The Dartmouth Asian American Student Collective advocates for an Asian American Studies program
Building on 25 years of campus activism, DAASC recently released a statement calling on the College to implement a robust Asian American Studies program.
The Dartmouth Asian American Student Collective — a new student group on campus — is advocating for the implementation of a robust Asian American Studies program at Dartmouth. As a continuation of a 25-year effort by student and faculty activists, the group released its first formal statement — which has already accrued over 160 signatures — on Monday.
Lily Ren ’23 and Maanasi Shyno ’23 assembled the student collective in the summer of 2021 to address the lack of Asian American courses offered at Dartmouth, ultimately striving to implement a formalized Asian American studies program.
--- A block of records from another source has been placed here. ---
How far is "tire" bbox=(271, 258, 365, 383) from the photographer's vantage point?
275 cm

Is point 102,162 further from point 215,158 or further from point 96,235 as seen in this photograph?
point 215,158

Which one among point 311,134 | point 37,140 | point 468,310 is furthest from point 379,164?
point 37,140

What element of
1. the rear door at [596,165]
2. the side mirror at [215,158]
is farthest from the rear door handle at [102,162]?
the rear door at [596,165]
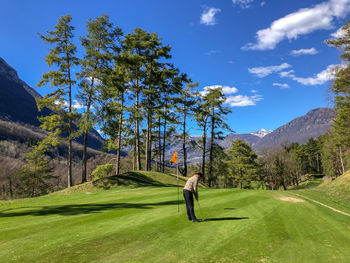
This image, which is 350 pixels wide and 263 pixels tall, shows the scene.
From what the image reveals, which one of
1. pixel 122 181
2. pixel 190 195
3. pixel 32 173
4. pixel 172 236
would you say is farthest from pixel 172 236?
pixel 32 173

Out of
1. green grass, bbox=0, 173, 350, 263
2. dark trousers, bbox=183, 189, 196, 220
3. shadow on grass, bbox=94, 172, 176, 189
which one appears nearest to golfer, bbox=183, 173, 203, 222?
dark trousers, bbox=183, 189, 196, 220

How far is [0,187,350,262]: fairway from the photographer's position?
4941 millimetres

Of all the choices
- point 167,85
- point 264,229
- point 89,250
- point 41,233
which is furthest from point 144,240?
point 167,85

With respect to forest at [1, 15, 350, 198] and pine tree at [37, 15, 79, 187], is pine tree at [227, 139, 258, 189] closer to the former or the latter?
forest at [1, 15, 350, 198]

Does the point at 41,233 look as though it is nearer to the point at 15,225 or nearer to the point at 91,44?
the point at 15,225

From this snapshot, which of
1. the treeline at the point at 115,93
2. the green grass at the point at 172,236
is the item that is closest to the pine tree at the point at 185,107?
the treeline at the point at 115,93

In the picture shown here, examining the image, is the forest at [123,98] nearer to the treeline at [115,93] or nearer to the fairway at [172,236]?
the treeline at [115,93]

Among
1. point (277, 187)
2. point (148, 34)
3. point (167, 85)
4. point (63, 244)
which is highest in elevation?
point (148, 34)

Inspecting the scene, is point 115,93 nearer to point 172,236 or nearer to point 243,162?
point 172,236

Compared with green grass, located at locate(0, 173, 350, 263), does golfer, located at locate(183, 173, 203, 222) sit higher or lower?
higher

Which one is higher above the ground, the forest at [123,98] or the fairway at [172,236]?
the forest at [123,98]

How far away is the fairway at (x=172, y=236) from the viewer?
16.2 feet

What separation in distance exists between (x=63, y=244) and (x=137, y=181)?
1677cm

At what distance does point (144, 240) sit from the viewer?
587 cm
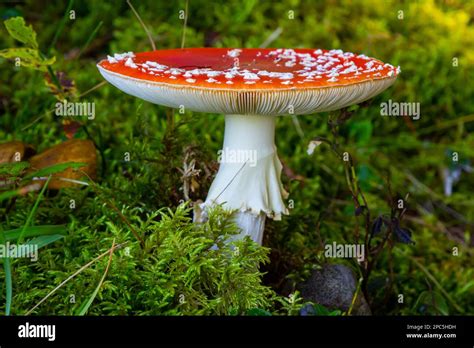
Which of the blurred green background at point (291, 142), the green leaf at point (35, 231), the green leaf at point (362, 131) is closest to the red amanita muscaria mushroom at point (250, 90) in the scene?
the blurred green background at point (291, 142)

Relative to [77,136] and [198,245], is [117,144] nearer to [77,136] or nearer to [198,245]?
[77,136]

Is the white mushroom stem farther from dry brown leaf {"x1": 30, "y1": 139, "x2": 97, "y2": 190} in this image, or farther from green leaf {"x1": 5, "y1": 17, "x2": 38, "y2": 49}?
green leaf {"x1": 5, "y1": 17, "x2": 38, "y2": 49}

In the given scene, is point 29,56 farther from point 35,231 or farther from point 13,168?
point 35,231

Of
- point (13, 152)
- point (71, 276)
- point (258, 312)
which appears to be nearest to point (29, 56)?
point (13, 152)

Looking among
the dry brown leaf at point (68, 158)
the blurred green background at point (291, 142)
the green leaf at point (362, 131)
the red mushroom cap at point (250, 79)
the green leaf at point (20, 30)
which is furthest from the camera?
the green leaf at point (362, 131)

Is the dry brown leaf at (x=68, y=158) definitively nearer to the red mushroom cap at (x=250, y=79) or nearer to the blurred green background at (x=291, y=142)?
the blurred green background at (x=291, y=142)
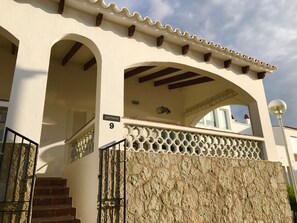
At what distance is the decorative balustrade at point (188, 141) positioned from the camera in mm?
4656

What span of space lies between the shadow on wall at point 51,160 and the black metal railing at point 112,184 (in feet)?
9.14

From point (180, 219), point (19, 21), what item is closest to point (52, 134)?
point (19, 21)

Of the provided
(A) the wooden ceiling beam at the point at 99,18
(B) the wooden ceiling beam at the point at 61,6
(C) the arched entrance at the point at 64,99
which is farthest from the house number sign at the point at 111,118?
(B) the wooden ceiling beam at the point at 61,6

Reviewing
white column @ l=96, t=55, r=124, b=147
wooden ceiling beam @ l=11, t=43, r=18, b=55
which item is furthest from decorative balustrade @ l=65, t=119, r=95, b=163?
wooden ceiling beam @ l=11, t=43, r=18, b=55

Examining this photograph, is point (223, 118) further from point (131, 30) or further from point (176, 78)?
point (131, 30)

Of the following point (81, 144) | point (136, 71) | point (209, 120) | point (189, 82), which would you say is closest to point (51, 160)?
point (81, 144)

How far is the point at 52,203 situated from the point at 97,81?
2.72 m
“Asian American studies is essential to ethnic studies, [and] it should be a central part of our education,” Ren said. “So much history just gets lost when there is no concrete way to study Asian American studies. We were just really frustrated. What does not having Asian American studies say about [our] college?”
In 2018, the Asian and Middle Eastern Studies program disbanded and splintered into the Middle Eastern Studies and Asian Societies, Cultures, and Languages programs. Distinct from what the DAASC envisions in an AAS program, ASCL offers courses on broad “area studies,” failing to capture the nuances of Asian American identity, Ren said.
Shyno cited as a prime example ASCL 70.02, “East Meets West,” which she said explores diasporic exchanges between east and west Asia but omits the Asian American experience.
“Asian American Studies is more than just diaspora,” Shyno said. “There are central focuses in gender, sexuality, labor, immigration and how they’re all tied to each other.”
Students are not the only ones who are frustrated with the lack of an AAS program. WGSS professor Eng-Beng Lim said that current and past faculty have voiced concerns over the apparent hole in Dartmouth’s program offerings.
“All you have to do is look at the interdisciplinary programs, and you will see we have Native American studies, African American studies [and] LatinX studies,” Lim said. “Can someone explain why Asian American studies is left out of the loop? I mean, it is as simple as that. Why?”
According to Ren and Shyno, DAASC aims to “voice the frustrations” of disparate groups within the Dartmouth community.
“There's so much depth to Asian American culture that is not recognized across studies,” Shyno said. “It goes beyond just understanding the influences of modern day colonialism. I think there is more nuance that we just don't get to look into because the baseline isn't covered at all.”
On Sept. 25, the collective had their first meeting, where members of the student body drafted DAASC’s Oct. 4 statement. Sanjana Raj ’25, who attended the meeting, noted that there was a sense of “agency” while drafting the statement.
“Now we're not just thinking about what we want… now we have to actually [get what we want] out there,” Raj said. “There is nothing performative about it.”
The movement has already achieved progress. Lim shared that faculty were discussing the transformation of the Latin American, Latino, and Caribbean Studies department into the Department of Americas, a potential space for the AAS program.
DAASC is not the first group in Dartmouth’s history to attempt to formalize an AAS program. In Jan. 1996, the movement formally began when four Asian American students at the College discovered “racial epithets scrawled on their doors,” according to a document published on the Asian American Students for Action @ Dartmouth’s website. The document stated that the incident — along with several other discriminatory acts against Asian American students — precipitated a 1996 “rally against injustice” attended by over 400 students in front of Parkhurst Hall. The College responded to the activists’ pleas by implementing two AAS courses but failed to create an AAS program, according to the document.
Over the past 25 years, students, faculty and alumni have built upon the activism of their predecessors — just this past March, following the shooting of six Asian women in Georgia, Lim circulated a petition urging the creation of an AAS program that garnered over 790 signatures. These efforts, however, have been largely “disregarded,” Lim said.
Professor Lim added that investing in an AAS curriculum will require investing in faculty.
“We need to actually have faculty scholars who are here permanently, not as contingent faculty or post-doctoral fellows who are here for a year or two,” Lim said. “We actually need a variety of faculty whose expertise is centered on the multiplicities of Asian American sociology and politics.”
In light of rising hate crimes against the Asian American community, Ren and Shyno said Dartmouth’s lack of an AAS program is particularly conspicuous. According to reporting by National Public Radio, the national coalition Stop AAPI Hate received over 9,000 incident reports from March 2020 to June — and, despite widespread social and political activism in the year of 2021, these incident reports appear to be growing in frequency.
Ren and Shyno noted that DAASC cannot get Dartmouth to implement an AAS program overnight. But they said they hope the recent upswing in political engagement surrounding Asian American issues will expedite the process.
“By the Class of 2025’s senior year, I want to see students take more Asian American courses,” Shyno said. “We know it’s going to take time. But we’re adding to a movement. We’ve waited 25 years. We don’t know how to wait anymore.”